**AIM OF THE TASK:**
Rewrite all of the data below, replacing every "metal railing" with "iron fence" and leaving everything else unchanged. Omit the pictures from your answer.

**RECORDS FOR THIS EXERCISE:**
________________________________________

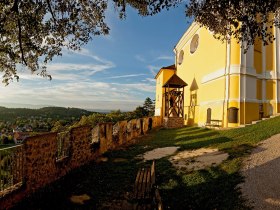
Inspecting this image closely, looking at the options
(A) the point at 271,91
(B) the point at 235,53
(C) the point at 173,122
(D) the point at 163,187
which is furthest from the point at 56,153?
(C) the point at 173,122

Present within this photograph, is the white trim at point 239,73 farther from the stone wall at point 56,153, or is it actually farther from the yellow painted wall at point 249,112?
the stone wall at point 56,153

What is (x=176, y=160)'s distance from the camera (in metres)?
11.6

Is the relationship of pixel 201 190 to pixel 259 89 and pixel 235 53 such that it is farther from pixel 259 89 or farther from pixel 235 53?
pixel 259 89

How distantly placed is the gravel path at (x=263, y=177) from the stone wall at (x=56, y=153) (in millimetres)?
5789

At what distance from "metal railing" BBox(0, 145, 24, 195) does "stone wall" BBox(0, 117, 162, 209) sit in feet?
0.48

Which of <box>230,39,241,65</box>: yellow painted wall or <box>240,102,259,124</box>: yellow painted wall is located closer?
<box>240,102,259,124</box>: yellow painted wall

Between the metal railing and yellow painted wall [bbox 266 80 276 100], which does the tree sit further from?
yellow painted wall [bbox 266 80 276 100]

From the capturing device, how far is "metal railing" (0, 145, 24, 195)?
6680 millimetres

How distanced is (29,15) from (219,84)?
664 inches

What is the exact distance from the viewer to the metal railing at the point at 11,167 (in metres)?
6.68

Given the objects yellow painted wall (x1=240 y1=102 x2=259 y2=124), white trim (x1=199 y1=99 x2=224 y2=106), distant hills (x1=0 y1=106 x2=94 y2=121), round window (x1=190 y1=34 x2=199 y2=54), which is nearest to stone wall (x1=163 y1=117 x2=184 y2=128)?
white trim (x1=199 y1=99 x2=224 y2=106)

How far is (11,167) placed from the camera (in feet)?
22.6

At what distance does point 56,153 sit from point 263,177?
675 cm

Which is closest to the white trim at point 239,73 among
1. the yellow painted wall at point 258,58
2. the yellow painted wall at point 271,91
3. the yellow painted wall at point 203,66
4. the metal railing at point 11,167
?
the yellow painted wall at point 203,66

________________________________________

**EXERCISE OUTPUT:**
Inspecting this image closely, looking at the options
(A) the point at 271,91
(B) the point at 235,53
(C) the point at 173,122
(D) the point at 163,187
which is furthest from the point at 56,153?
(C) the point at 173,122

Present within this photograph, is the white trim at point 239,73 farther from the stone wall at point 56,153, or is it actually farther from the yellow painted wall at point 249,112?
the stone wall at point 56,153

What is (x=176, y=160)'s distance from the camera (in metres)?
11.6

Is the relationship of pixel 201 190 to pixel 259 89 and pixel 235 53 such that it is farther from pixel 259 89 or farther from pixel 235 53?
pixel 259 89

How distantly placed is the gravel path at (x=263, y=177) from the stone wall at (x=56, y=153) (in millimetres)?
5789

At what distance from "iron fence" BBox(0, 145, 24, 195) does "stone wall" BBox(0, 117, 162, 209) sit in feet?
0.48

Which of <box>230,39,241,65</box>: yellow painted wall or <box>240,102,259,124</box>: yellow painted wall is located closer?
<box>240,102,259,124</box>: yellow painted wall

Between the iron fence and yellow painted wall [bbox 266 80 276 100], which does the tree sit further from?
yellow painted wall [bbox 266 80 276 100]

From the capturing device, how far is "iron fence" (0, 145, 24, 195)?
6680 millimetres

How distanced is (29,15) from (219,84)?
664 inches

What is the exact distance from the viewer to the iron fence at the point at 11,167 (in metres)?
6.68

Given the objects yellow painted wall (x1=240 y1=102 x2=259 y2=124), white trim (x1=199 y1=99 x2=224 y2=106), distant hills (x1=0 y1=106 x2=94 y2=121), round window (x1=190 y1=34 x2=199 y2=54), which is nearest to stone wall (x1=163 y1=117 x2=184 y2=128)?
white trim (x1=199 y1=99 x2=224 y2=106)

How far is (11,167) placed from the camera (in feet)?
22.6

At what distance does point 56,153 sit from point 263,177?
675 cm

Which is closest to the white trim at point 239,73 among
1. the yellow painted wall at point 258,58
2. the yellow painted wall at point 271,91
3. the yellow painted wall at point 203,66
4. the iron fence at point 11,167
?
the yellow painted wall at point 203,66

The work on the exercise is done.